AMD offers a variety of tools and flows to debug designs running on the Versal AI Engine processors. They range from functional debug to debugging performance issues in the AI Engine algorithm through the various stages of development of an AI Engine application. The various tools and flows available and recommendations on when to use them are outlined below.
Functional debug of the AI Engine kernels typically involves running the x86 simulator in Vitis. This is a simulator that can be used extensively for functional debug, though care must be taken since it does not keep track of program memory size. More information around the options available and methods to run the x86 simulator can be found in this link in the AI Engine Tools and Flows User Guide (UG1076).
Functional debug of the AI Engine kernels can also be performed using the aiesimulator in Vitis. This is a cycle approximate simulator that can be used extensively for functional debug. It models the Versal device including the NoC, PS, and PL components using SystemC. You can use the built-in debugger to step through the AI Engine source code as well to further debug design functionality. printf capability is also available, though it might impact the program memory size, which is tracked by the aiesimulator. The Vitis IDE has a debug view which displays registers, variables, available breakpoints, variables to register/memory mapping, internal/external memory contents, disassemble view for instruction, and an instruction pipeline (pipeline view) for a single AI Engine kernel.
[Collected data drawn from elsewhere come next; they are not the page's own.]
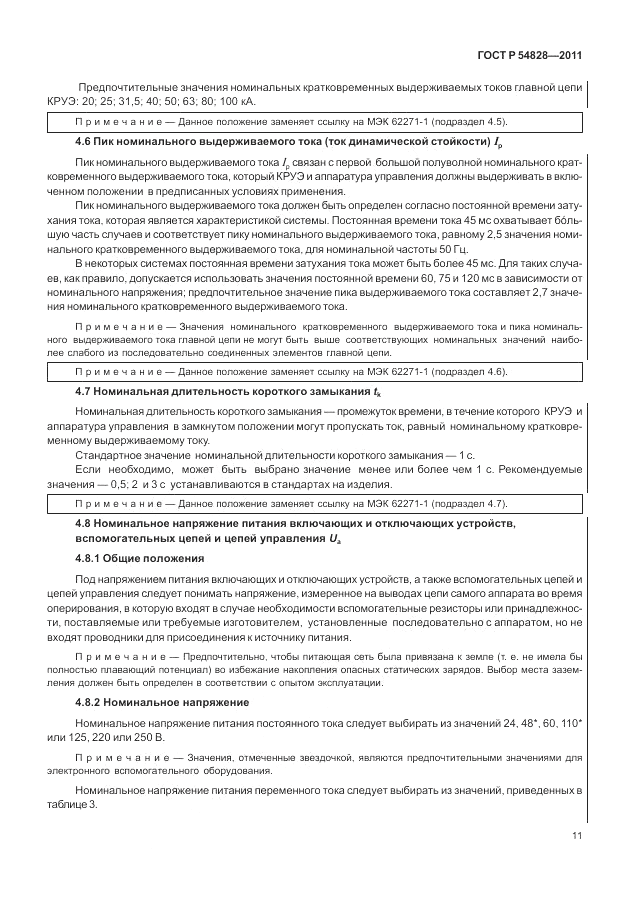 ГОСТ Р 54828—2011

Предпочтительные значения номинальных кратковременных выдерживаемых токов главной цепи КРУЭ: 20; 25; 31,5; 40; 50; 63; 80; 100 кА.

Примечание — Данное положение заменяет ссылку на МЭК 62271-1 (подраздел 4.5).

4.6 Пик номинального выдерживаемого тока (ток динамической стойкости) $I_p$

Пик номинального выдерживаемого тока $I_p$ связан с первой большой полуволной номинального кратковременного выдерживаемого тока, который КРУЭ и аппаратура управления должны выдерживать в включенном положении в предписанных условиях применения.

Пик номинального выдерживаемого тока должен быть определен согласно постоянной времени затухания тока, которая является характеристикой системы. Постоянная времени тока 45 мс охватывает большую часть случаев и соответствует пику номинального выдерживаемого тока, равному 2,5 значения номинального кратковременного выдерживаемого тока, для номинальной частоты 50 Гц.

В некоторых системах постоянная времени затухания тока может быть более 45 мс. Для таких случаев, как правило, допускается использовать значения постоянной времени 60, 75 и 120 мс в зависимости от номинального напряжения; предпочтительное значение пика выдерживаемого тока составляет 2,7 значения номинального кратковременного выдерживаемого тока.

Примечание — Значения номинального кратковременного выдерживаемого тока и пика номинального выдерживаемого тока главной цепи не могут быть выше соответствующих номинальных значений наиболее слабого из последовательно соединенных элементов главной цепи.

Примечание — Данное положение заменяет ссылку на МЭК 62271-1 (подраздел 4.6).

4.7 Номинальная длительность короткого замыкания $t_k$

Номинальная длительность короткого замыкания — промежуток времени, в течение которого КРУЭ и аппаратура управления в замкнутом положении могут пропускать ток, равный номинальному кратковременному выдерживаемому току.

Стандартное значение номинальной длительности короткого замыкания — 1 с.

Если необходимо, может быть выбрано значение менее или более чем 1 с. Рекомендуемые значения — 0,5; 2 и 3 с устанавливаются в стандартах на изделия.

Примечание — Данное положение заменяет ссылку на МЭК 62271-1 (подраздел 4.7).

4.8 Номинальное напряжение питания включающих и отключающих устройств, вспомогательных цепей и цепей управления $U_a$

4.8.1 Общие положения

Под напряжением питания включающих и отключающих устройств, а также вспомогательных цепей и цепей управления следует понимать напряжение, измеренное на выводах цепи самого аппарата во время оперирования, в которую входят в случае необходимости вспомогательные резисторы или принадлежности, поставляемые или требуемые изготовителем, установленные последовательно с аппаратом, но не входят проводники для присоединения к источнику питания.

Примечание — Предпочтительно, чтобы питающая сеть была привязана к земле (т. е. не имела бы полностью плавающий потенциал) во избежание накопления опасных статических зарядов. Выбор места заземления должен быть определен в соответствии с опытом эксплуатации.

4.8.2 Номинальное напряжение

Номинальное напряжение питания постоянного тока следует выбирать из значений 24, 48*, 60, 110* или 125, 220 или 250 В.

Примечание — Значения, отмеченные звездочкой, являются предпочтительными значениями для электронного вспомогательного оборудования.

Номинальное напряжение питания переменного тока следует выбирать из значений, приведенных в таблице 3.

11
Because the aiesimulator is also cycle approximate, it is possible to do extensive performance debug of the design. The simulator offers profiling and event trace capability, which can be used to analyze stalls and root cause performance issues in the design.
In addition, the aiesimulator also has options that can be used to detect and report any out of bounds access violations in the kernel code. More information around the options available and methods to run the aiesimulator can be found in this link in the AI Engine Tools and Flows User Guide (UG1076).
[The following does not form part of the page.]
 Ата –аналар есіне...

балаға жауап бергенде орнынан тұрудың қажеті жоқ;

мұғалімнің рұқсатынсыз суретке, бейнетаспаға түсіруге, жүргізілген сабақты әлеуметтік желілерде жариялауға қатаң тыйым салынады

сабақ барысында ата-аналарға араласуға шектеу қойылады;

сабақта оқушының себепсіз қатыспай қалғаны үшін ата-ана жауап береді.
When the AI Engine kernel is integrated into the rest of the Versal device using a Versal platform via V++, you can run the hardware emulator. This emulator is cycle accurate and can simulate PL logic either using RTL or SystemC simulation models. This simulation step should be performed after the v++ link step, with the “hw_emu” target specified to the v++ link command line. It is also possible to debug the AI Engine kernel using the debugger and stepping through both the kernel code and PS host code. This step uses QEMU to simulate the PS and a SystemC simulation model of the NoC. More information around the options available and methods to run the hardware emulator can be found in the following:
- See this link in the AI Engine Tools and Flows User Guide (UG1076)
- See this link in the AI Engine Tools and Flows User Guide (UG1076)
When you are ready to take the design to hardware, you have a variety of debugging and profiling tools at your disposal. You can obtain profiling data when you run your design in hardware using run time event APIs in your PS host code, or using performance counters built into the hardware using a compile time option. Analyzing this data helps you gauge the efficiency of the kernels, the stall and active times associated with each AI Engine, and pinpoint the AI Engine kernel whose performance might not be optimal. This also allows you to collect data on design latency, throughput, and bandwidth. Detailed heatmaps and histograms of the profile are available in the Vitis Analyzer tool. More information around the options available and methods to analyze design performance in hardware can be found in this link in the AI Engine Tools and Flows User Guide (UG1076).
You can also debug the AI Engine kernel source in hardware. This can help debug functional issues in hardware. More information on running the debugger in Vitis IDE and the various features associated with it can be found in this link in the AI Engine Tools and Flows User Guide (UG1076).